TEXTE À LIRE |
^^^^

«Dans la brume»: à temps pour Fantasia

Le 12 juillet s’ouvrira à Montréal le festival Fantasia, grande célébration de ces films dits « de genre », dénomination fourre-tout s’il en est. Les amateurs, quelque 100 000 fidèles chaque année, n’ont que faire de l’étiquette, heureux de savoir qu’ils trouveront invariablement de quoi sustenter leur appétit en matière de science-fiction, de fantastique, d’horreur, de psychotronisme, d’humour bizarre et d’étrangeté tous azimuts. D’ailleurs, les fusions ne sont pas rares. Ainsi le film d’ouverture, Dans la brume, de Daniel Roby, relève-t-il à la fois des première et seconde catégories.
On y suit les péripéties d’une petite famille prisonnière des toits parisiens après l’apparition d’une mystérieuse brume toxique, partout, en contrebas ; avec Romain Duris et Olga Kurylenko.
« C’est la société Quad films [Les intouchables, Le sens de la fête] qui m’a fait parvenir le scénario. C’est une commande, mais il y avait des éléments originaux que je n’avais jamais vus ailleurs. La perspective de tourner avec un bon budget un film de studio me plaisait », explique le cinéaste québécois qu’on a attrapé en plein travail sur le film dans une salle de mixage de Montréal.
Un bon candidat

Après Funkytown et Louis Cyr, c’est dire que Daniel Roby revient un peu à ses premières amours fantastiques, la fable vampirique La peau blanche, d’après le roman de Joël Champetier, l’ayant signalé à ses touts débuts.
« J’avais envie de ça, c’est vrai. Et ce qui était d’autant plus excitant, c’est que Dans la brume est un des premiers films produits par le nouveau studio cinéma de TF1. TF1 est la plus grosse chaîne de télé française. Là, ils se sont lancés dans la production de films et ce projet-ci les excitait beaucoup. Le cinéma commercial français touche peu à ces genres-là ; Europa en fait, mais en anglais. Bref, avec mon expérience variée de cinéma populaire, mais avec du contenu, j’étais un bon candidat », résume Daniel Roby.

^^^^

ENTRÉES FOURNIES |
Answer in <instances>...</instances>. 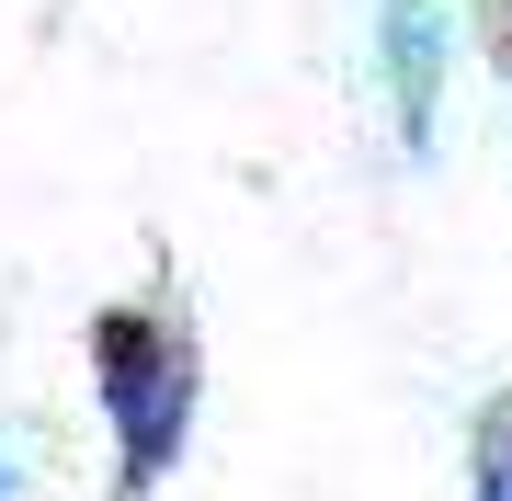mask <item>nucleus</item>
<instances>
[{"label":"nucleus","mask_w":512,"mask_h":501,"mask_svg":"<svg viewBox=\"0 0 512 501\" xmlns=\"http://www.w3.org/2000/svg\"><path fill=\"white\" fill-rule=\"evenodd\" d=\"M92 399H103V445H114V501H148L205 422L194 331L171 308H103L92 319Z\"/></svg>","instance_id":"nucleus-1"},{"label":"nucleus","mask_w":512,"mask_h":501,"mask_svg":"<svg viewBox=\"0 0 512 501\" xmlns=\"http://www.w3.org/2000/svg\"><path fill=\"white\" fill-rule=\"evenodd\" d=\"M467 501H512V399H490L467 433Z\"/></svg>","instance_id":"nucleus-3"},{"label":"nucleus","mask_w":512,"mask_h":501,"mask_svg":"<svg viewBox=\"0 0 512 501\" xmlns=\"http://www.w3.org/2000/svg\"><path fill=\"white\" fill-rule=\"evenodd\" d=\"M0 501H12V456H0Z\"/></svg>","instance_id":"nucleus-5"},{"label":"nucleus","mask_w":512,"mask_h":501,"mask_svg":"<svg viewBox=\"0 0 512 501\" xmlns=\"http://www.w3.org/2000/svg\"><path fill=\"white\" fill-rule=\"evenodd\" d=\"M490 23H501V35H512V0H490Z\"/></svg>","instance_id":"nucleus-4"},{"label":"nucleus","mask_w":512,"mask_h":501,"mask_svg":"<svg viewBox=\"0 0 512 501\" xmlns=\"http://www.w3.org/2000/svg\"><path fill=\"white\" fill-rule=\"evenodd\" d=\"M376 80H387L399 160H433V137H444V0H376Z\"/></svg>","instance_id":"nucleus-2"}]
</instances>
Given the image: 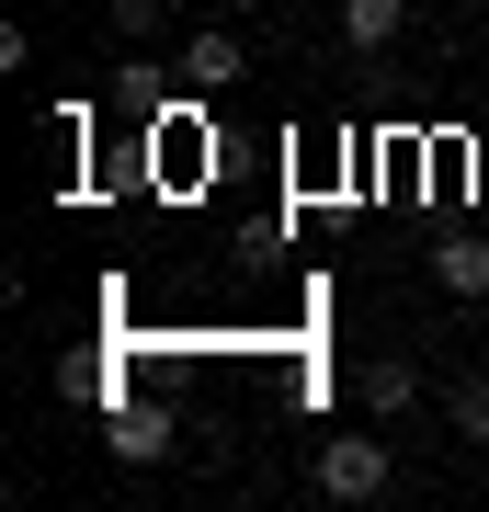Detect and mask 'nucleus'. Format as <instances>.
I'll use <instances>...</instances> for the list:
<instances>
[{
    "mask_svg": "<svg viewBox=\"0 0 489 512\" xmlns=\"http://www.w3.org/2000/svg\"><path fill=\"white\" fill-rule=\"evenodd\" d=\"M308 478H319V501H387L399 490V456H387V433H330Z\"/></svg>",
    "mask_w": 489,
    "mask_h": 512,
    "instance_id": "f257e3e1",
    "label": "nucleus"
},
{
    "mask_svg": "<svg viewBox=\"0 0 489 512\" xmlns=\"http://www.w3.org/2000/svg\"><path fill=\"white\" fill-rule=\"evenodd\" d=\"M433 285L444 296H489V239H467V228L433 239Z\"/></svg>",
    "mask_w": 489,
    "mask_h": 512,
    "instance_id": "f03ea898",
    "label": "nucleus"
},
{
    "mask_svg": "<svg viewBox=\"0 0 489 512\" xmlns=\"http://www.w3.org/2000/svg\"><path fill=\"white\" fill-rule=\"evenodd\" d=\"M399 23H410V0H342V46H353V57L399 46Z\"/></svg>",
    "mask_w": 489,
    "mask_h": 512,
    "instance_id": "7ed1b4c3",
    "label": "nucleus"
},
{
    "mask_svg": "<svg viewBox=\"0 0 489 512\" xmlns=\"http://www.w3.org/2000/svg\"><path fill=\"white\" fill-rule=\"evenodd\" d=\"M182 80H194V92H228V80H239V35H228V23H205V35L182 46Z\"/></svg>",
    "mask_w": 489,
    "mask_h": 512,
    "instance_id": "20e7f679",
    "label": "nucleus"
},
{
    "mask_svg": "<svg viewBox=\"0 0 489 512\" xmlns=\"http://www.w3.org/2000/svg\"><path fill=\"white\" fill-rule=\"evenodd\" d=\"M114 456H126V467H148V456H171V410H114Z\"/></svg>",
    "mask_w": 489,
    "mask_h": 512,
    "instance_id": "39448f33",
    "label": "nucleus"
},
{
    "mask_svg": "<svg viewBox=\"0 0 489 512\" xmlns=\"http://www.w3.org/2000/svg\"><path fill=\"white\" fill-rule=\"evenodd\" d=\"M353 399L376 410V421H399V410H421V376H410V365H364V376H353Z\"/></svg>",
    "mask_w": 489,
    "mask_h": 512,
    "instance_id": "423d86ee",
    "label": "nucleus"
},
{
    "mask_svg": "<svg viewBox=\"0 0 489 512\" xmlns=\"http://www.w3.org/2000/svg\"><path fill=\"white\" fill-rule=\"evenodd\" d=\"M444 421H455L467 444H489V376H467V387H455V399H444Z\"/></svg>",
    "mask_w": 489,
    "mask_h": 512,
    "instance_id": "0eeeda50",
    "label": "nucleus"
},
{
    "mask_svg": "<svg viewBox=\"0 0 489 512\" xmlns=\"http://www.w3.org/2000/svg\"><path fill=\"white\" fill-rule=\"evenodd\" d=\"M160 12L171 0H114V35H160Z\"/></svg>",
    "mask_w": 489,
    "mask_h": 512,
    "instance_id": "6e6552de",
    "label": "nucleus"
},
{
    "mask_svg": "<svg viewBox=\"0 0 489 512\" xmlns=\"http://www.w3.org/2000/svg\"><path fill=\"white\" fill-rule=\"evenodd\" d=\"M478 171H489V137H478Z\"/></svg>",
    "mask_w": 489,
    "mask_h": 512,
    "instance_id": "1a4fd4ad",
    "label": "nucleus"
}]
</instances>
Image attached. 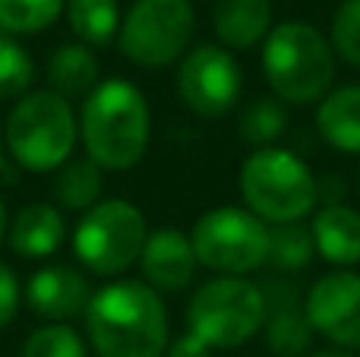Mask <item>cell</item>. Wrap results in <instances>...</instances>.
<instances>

^^^^

TRAVAIL À EFFECTUER |
1) Reformulez sous forme de liste le paragraphe de l'article sur le film « Dans la brume » qui commence par « Le 12 juillet s’ouvrira à Montréal », en conservant ses faits essentiels.
2) Reprenez l'article sur le film « Dans la brume » à la suite de sa dernière phrase.
Les entrées constituent un matériau distinct de l'article.

RÉPONSES AUX EXERCICES |
1)
- Le festival Fantasia s'ouvre à Montréal le 12 juillet.
- Il célèbre les films dits « de genre », une appellation fourre-tout.
- Ses quelque 100 000 fidèles annuels se soucient peu de cette étiquette.
- Ils y trouvent toujours de la science-fiction, du fantastique, de l'horreur, du psychotronisme, de l'humour bizarre et de l'étrangeté en tous genres.
- Les fusions entre ces catégories ne sont pas rares.
- Le film d'ouverture, « Dans la brume » de Daniel Roby, relève ainsi à la fois de la science-fiction et du fantastique.

2)
Or, puisque le film est sorti ce printemps en France (4 étoiles dans Positif, revue mensuelle de cinéma), comment se fait-il que Daniel Roby soit en train d’en peaufiner la postproduction à Montréal ?
« Comme ça arrive parfois en cinéma, à un moment, il y a eu un désaccord entre les producteurs et moi au sujet de certains éléments du film ; sur la fin. Le compromis auquel on est arrivé a été que j’accepte leur dénouement pour le marché français, mais que moi, je puisse sortir ici, au Québec, ma version. Je croyais avoir mon été pour travailler là-dessus, mais la proposition de Fantasia m’a forcé à un blitz ! J’en suis ravi ! »
Dans la brume prendra l’affiche le 10 août. Voilà donc pour l’ouverture et la première mondiale de ce director’s cut.
De Cage à Bujold
En clôture le 1er août, Fantasia a fait une jolie prise avec la première canadienne de Mandy, de Panos Cosmatos, remarqué à Cannes et à Sundance. Film aux allures de cauchemar fiévreux, Mandy conte la traque en forêt, vers 1983, d’un homme décidé à se venger de la secte qui a massacré l’amour de sa vie. Avec un Nicolas Cage dont les débordements de jeu promettent d’être utilisés à bon escient.
Pour mémoire, on avait découvert à Fantasia le premier film de Panos Cosmatos, Beyond the Black Rainbow, autre charge onirique visuellement saisissante.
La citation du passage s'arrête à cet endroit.